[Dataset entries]
╭──
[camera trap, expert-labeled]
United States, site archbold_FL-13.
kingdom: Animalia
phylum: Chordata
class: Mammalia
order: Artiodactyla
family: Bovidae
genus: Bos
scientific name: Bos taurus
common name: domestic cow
╰──
> Goal of the exercise
In full and verbatim, repeat the records given above.

> Answer space
[camera trap, expert-labeled]
United States, site archbold_FL-13.
kingdom: Animalia
phylum: Chordata
class: Mammalia
order: Artiodactyla
family: Bovidae
genus: Bos
scientific name: Bos taurus
common name: domestic cow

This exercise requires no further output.